# Forum Home Renovation Asbestos  Logan Homes

## winfield

Are Logan Homes made out of Asbestos  Built early 1980's. They were a kit home steel frame and came in insulated sheets of plaster type boards. I think they went broke in the 80's.

----------


## Uncle Bob

That probably would depend on when the home was built.

----------


## goldie1

Asbestos was used in a number of building products by all builders through out the country 
 until it was phased out starting in the early 80s. Need more information about your house. 
It is most commonly found as asbestos cement sheet.

----------


## Bedford

Winfield, it would be best to reply to the thread rather than editing the original post. 
That way members can see your replies easier.

----------


## winfield

> Asbestos was used in a number of building products by all builders through out the country 
>  until it was phased out starting in the early 80s. Need more information about your house. 
> It is most commonly found as asbestos cement sheet.

  Logan Kit homes came in insulated (with foam) sheets and were steel frames. I think they went broke in the 80's.

----------


## Bros

I know the damm things as I had to wire one up.

----------


## goldie1

> Logan Kit homes came in insulated (with foam) sheets and were steel frames. I think they went broke in the 80's.

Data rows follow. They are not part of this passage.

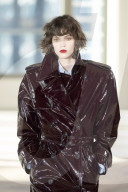 Stella McCartney show at Paris Fashion Week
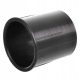 Csatlakozó adapter porszívócsövekhez DN32-DN35 (32 mm belső - 35 mm külső átmérő)
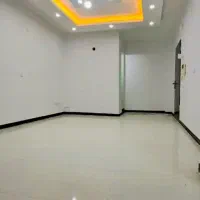 فروش اپارتمان ۵۰متری قمیت مناسب/×کهریزک|فروش آپارتمان|ری, صفاییه (چشمه علی)|دیوار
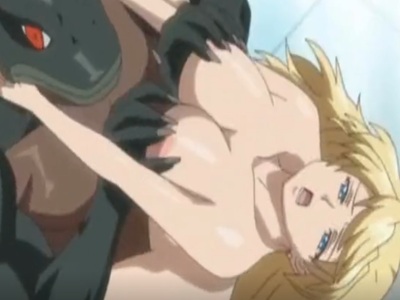 Thumbnail of post image 021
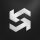 TXN logo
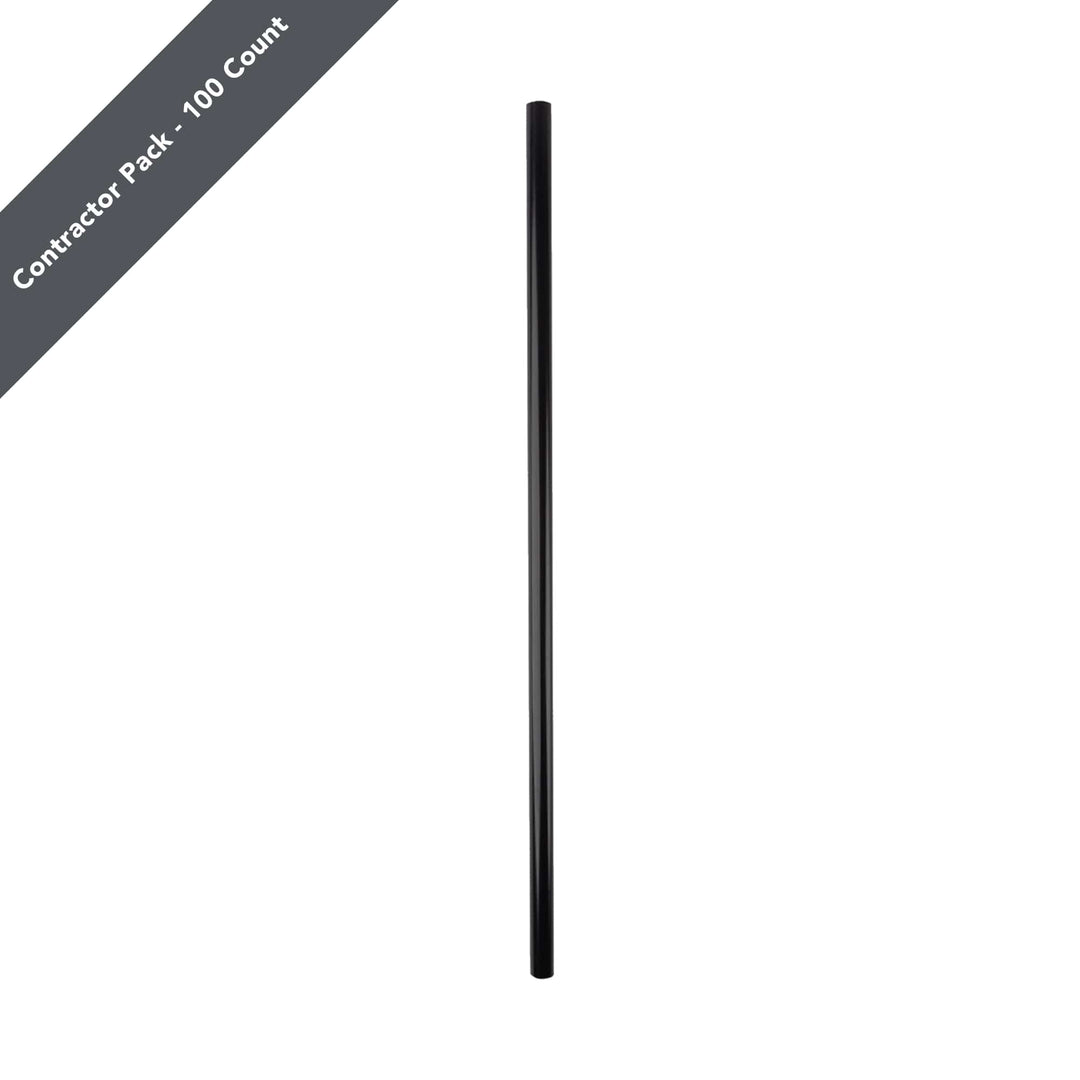 Deckorators Aluminum Balusters — Contractor Pack (100)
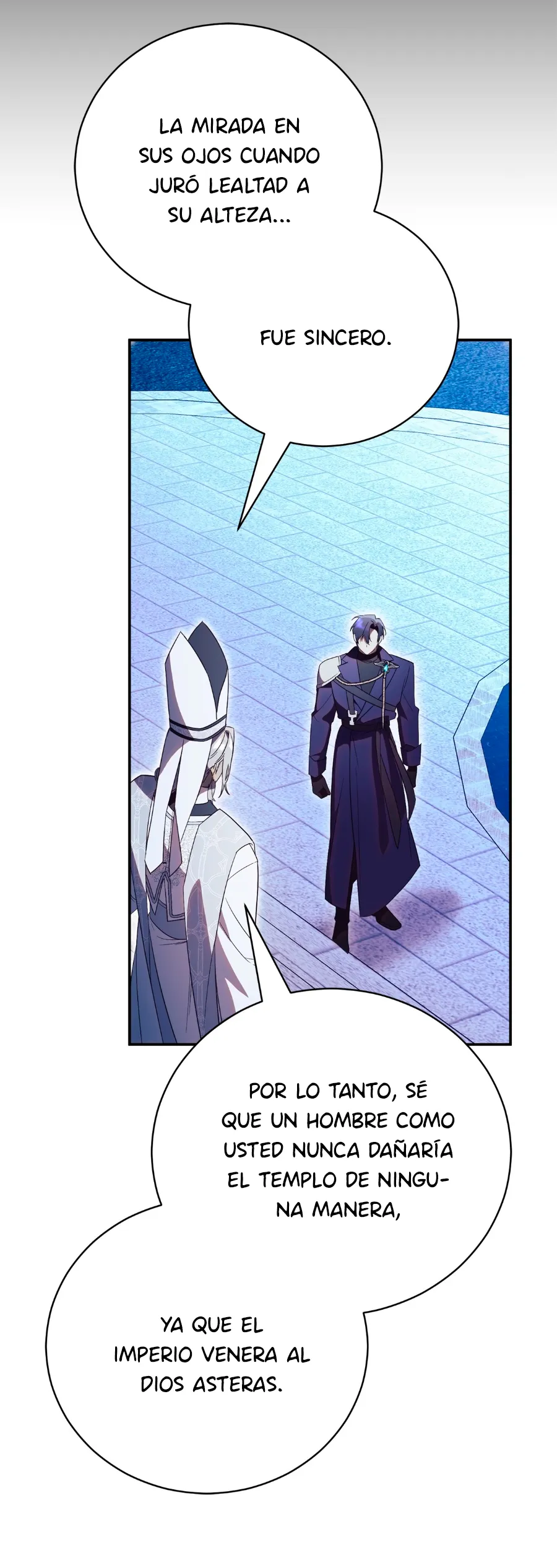 30 Cómo rechazar la obsesión de mi ex esposo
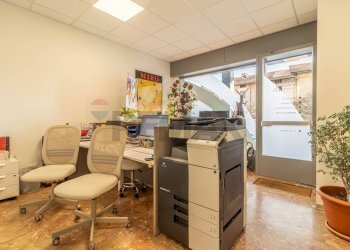 Negozio Via Milano, 129
Vigliano Biellese, Vigliano Biellese - foto 13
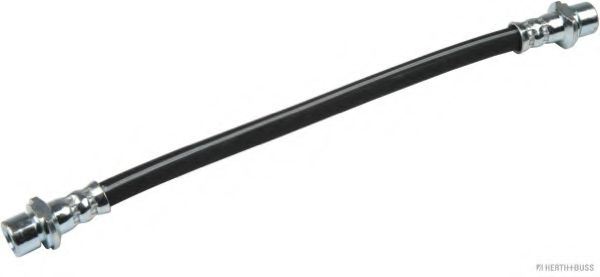 Тормозной шланг HERTH+BUSS JAKOPARTS J3702250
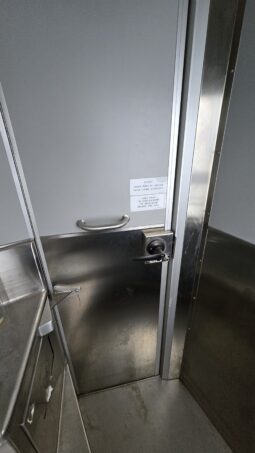 1999 MCI DL-3 (44 Pass- 240Kmiles) full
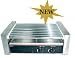 12 Hot Dog Roller Grill Comercial Quality RG-5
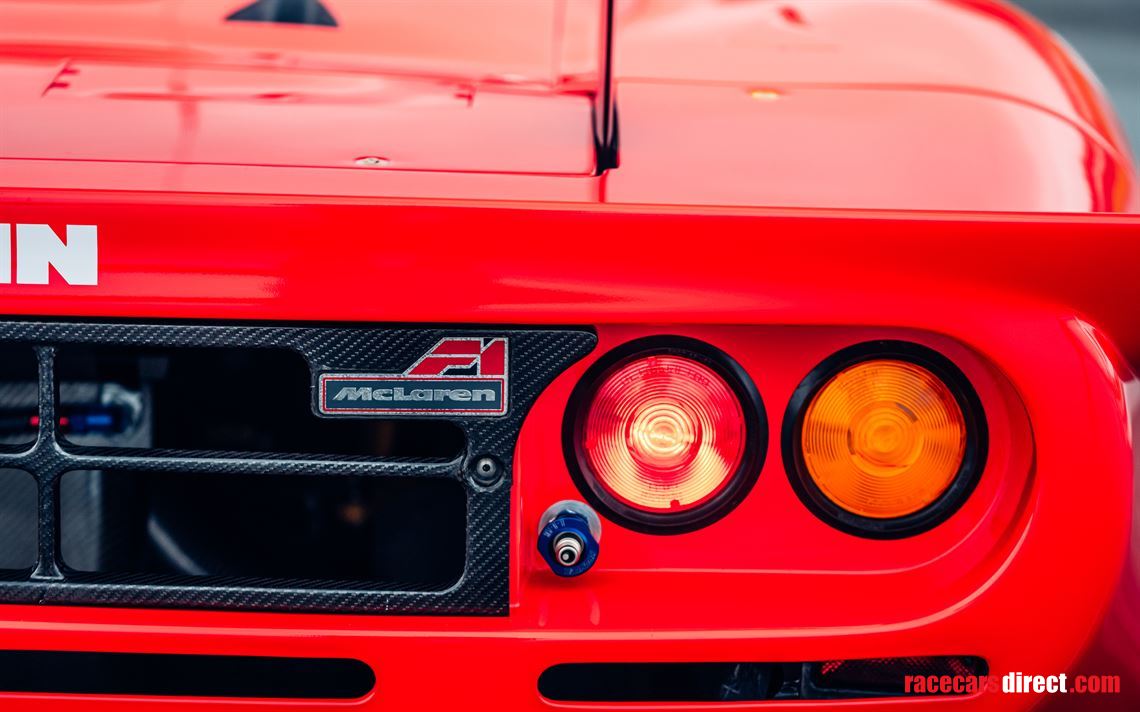 1997-mclaren-f1-gtr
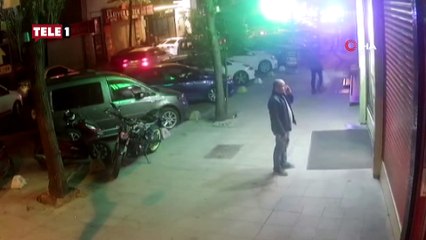 Torpil atan çocukları zorla alıkoyan iş yeri sahipleri davasında karar çıktı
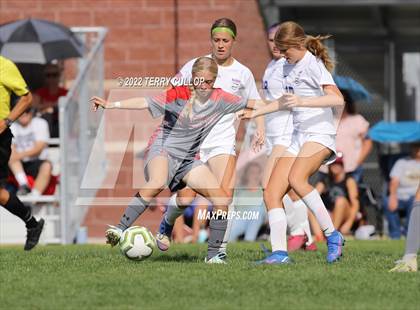 Thumbnail 1 in Riverton @ Mountain Ridge photogallery.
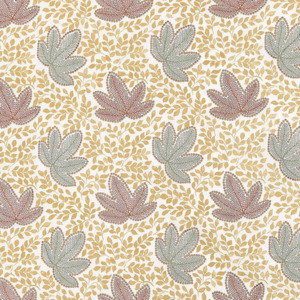 Nina campbell fabric athena 16 product listing
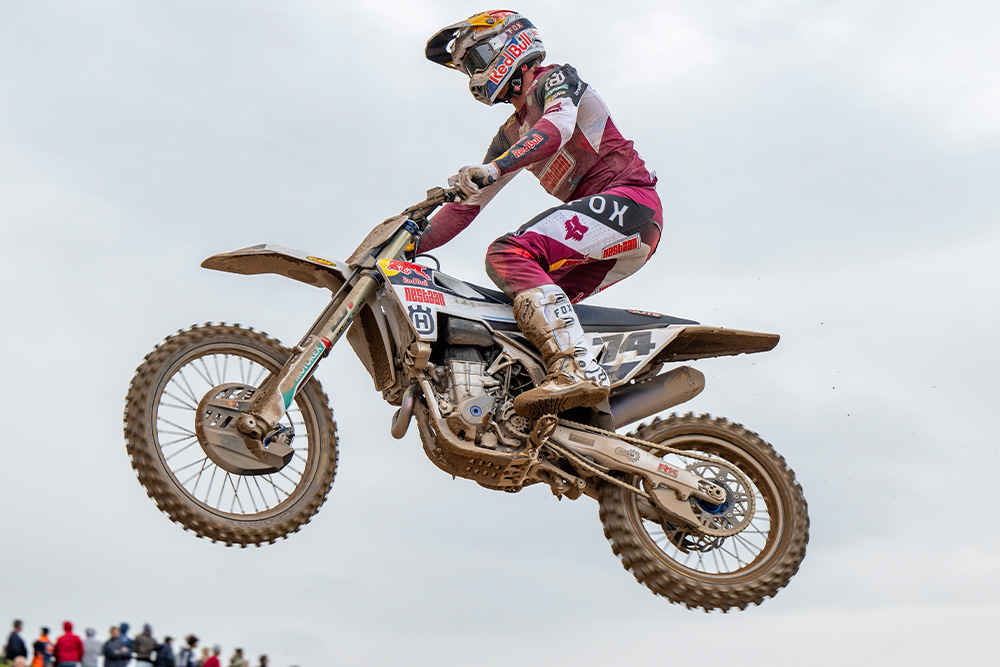 2026-mxgp-sardegna-round-4-cycle-news-de-wolf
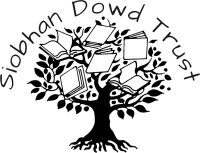 Siobhan dowd voiceover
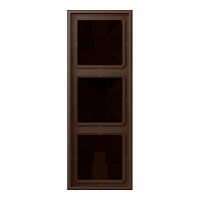 Rahmen 3-fach LC 983 239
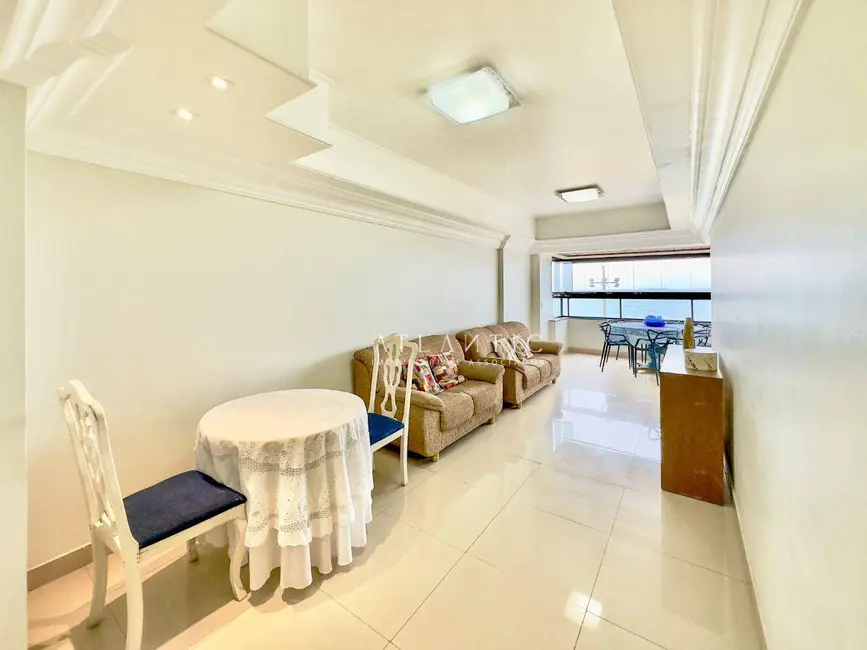 Apartamento com 3 quartos à venda, 186m2 em Praia da Costa, Vila Velha - ES - imagem 4 Foto 4 de Apartamento com 3 quartos à venda, 186m2 em Praia da Costa, Vila Velha - ES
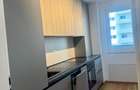 APARTAMENT 2 CAMERE | URBAN PLAZA BRAȘOV - 13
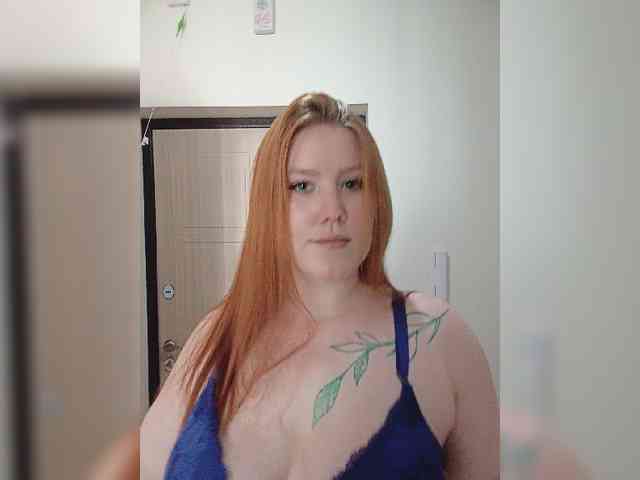 DollVice webcam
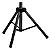 SUPORTE PARA PROJETOR 1,8M TOMATE MTP-006 - Imagem 10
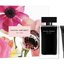 Miniatura: Narciso rodriguez narciso rodriguez for her darčeková sada, toaletná voda 100ml + toaletná voda 10ml + telové mlieko 50ml - Narciso Rodriguez Narciso Rodriguez for Her Darčeková sada, toaletná voda 100ml + toaletná voda 10ml + telové mlieko 50ml
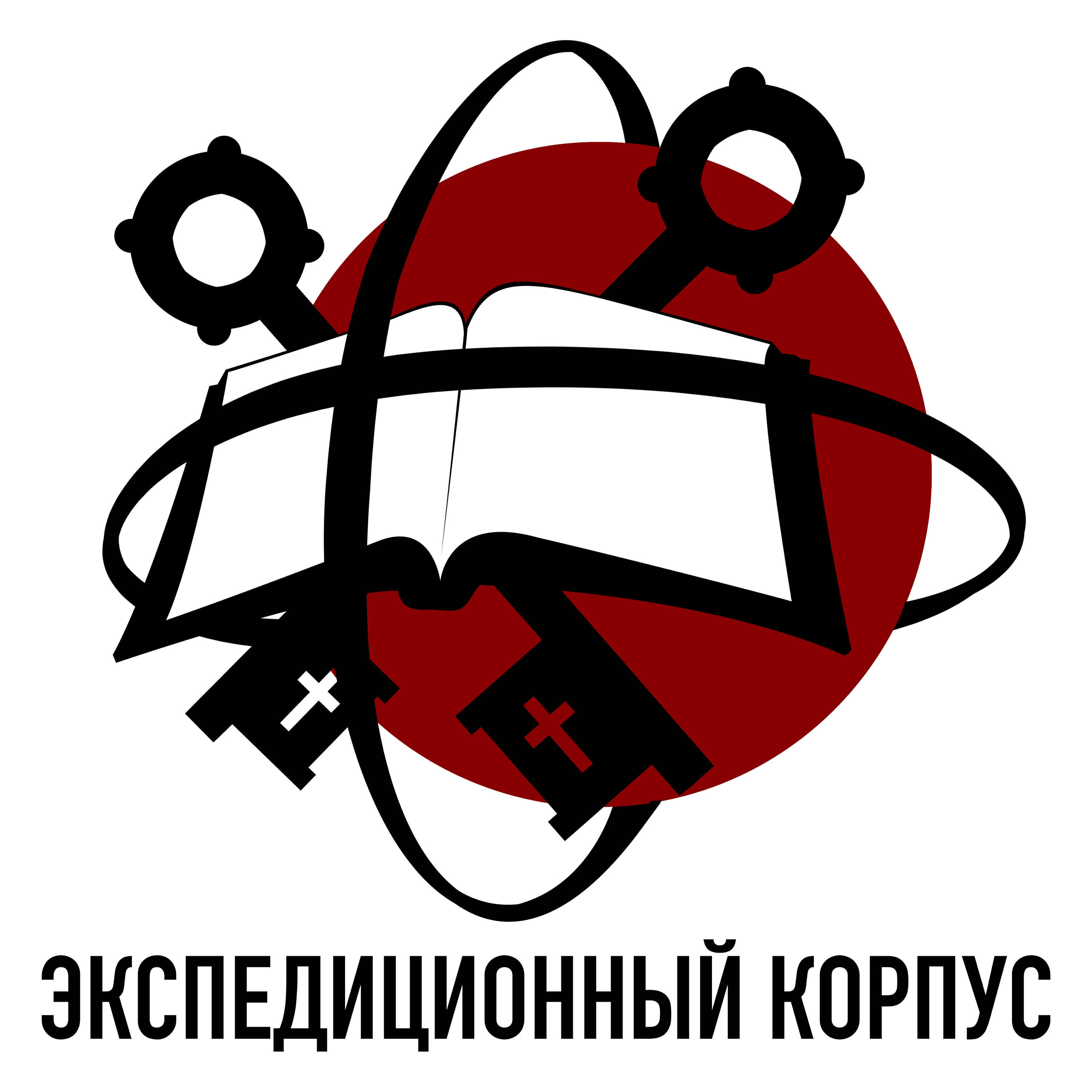 31: Сандро Боттичелли: величие Флоренции?. Слушать в Звуке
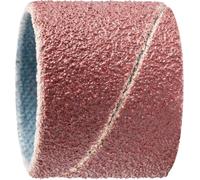 PFERD TOOLS KSB 2220 A 80 42237108 Manchon abrasif Grain 80 (Ø x H) 22 mm x 20 mm 25 pc(s)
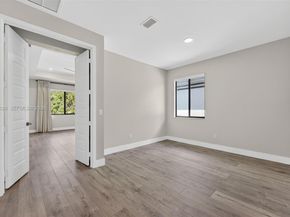 10795 Oceano Way, Parkland FL 33076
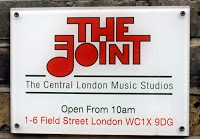 The Joint Ltd 255350 Image 2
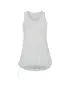 VENICE BEACH Damen Fitnesstank Myla
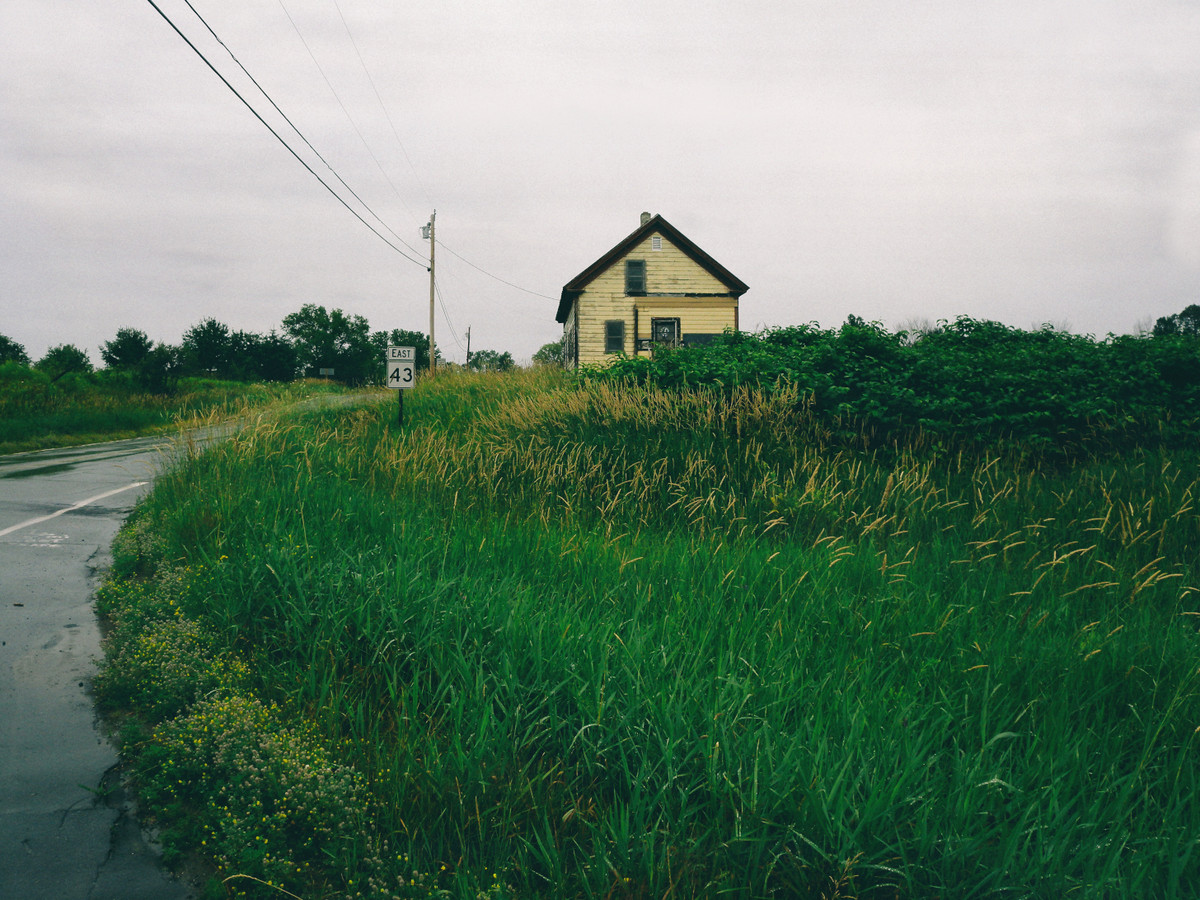 DSCN2071.JPG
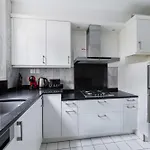 Appartement 3 Pieces Porte Maillot - Paris 16 - 4P - Flat-Guest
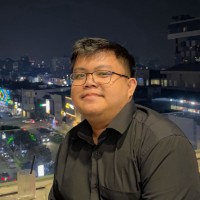 Dani Ramdan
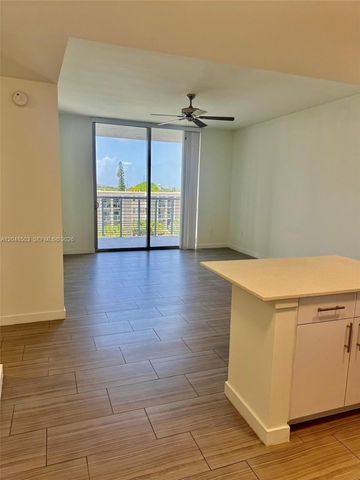 1776 Polk Street 517, Hollywood, FL 33020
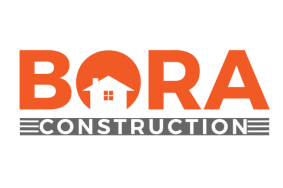 Bora Construction Group LLC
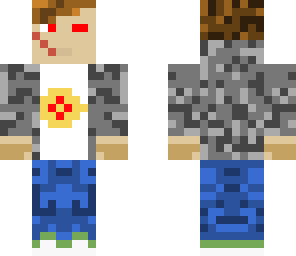 awesomeskin 5 likez plz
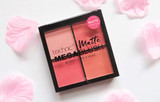 Technic Mega Matte Blush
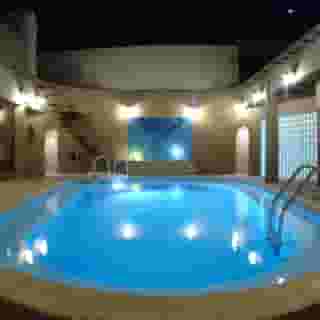 Al Liwan Suites, 2 of 5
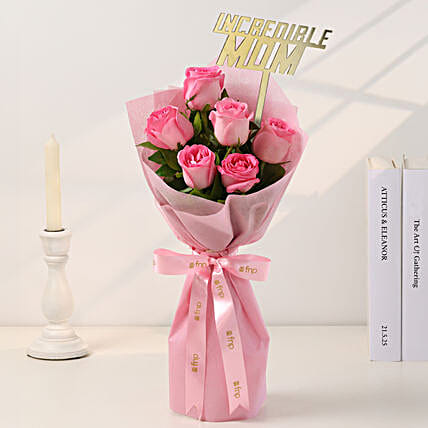 Rosy Hug for Mum-image-46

  Don't know any thing specific about Logan homes but if it was built in the early 80s its probably got 
asbestos in it some where. The most common form was asbestos cement sheet ( fibro ) If you have 
it the only way to be sure is get samples tested. Places it was used are internal wall linings commonly 
in bathrooms, laundry's and kitchens under tile splash backs. Wet area sheet ( tilux ) to line showers. 
Compressed sheet as structural floor in laundries and bathrooms. Ceramic tile underlay over timber floors. 
Vinyl asbestos floor tiles and and asbestos backed vinyl flooring. Out side common as eave and gable end 
lining and fencing.  Also as cladding ( products like Hardiplank ) 
Have a look at the stickies above and plenty about it in the forum library.

----------


## cyclic

> Logan Kit homes came in insulated (with foam) sheets and were steel frames. I think they went broke in the 80's.

   
What I remember of Logan Units/homes and, as you have said, they were insulated(polystyrene) panels which were metal clad sandwich type, so unless there is asbestos in the floor  
tiles(vinyl) and /or, the particular one you have has wall sheeting of ac (asbestos cement) then the answer would be no. 
How about a photo or 2.

----------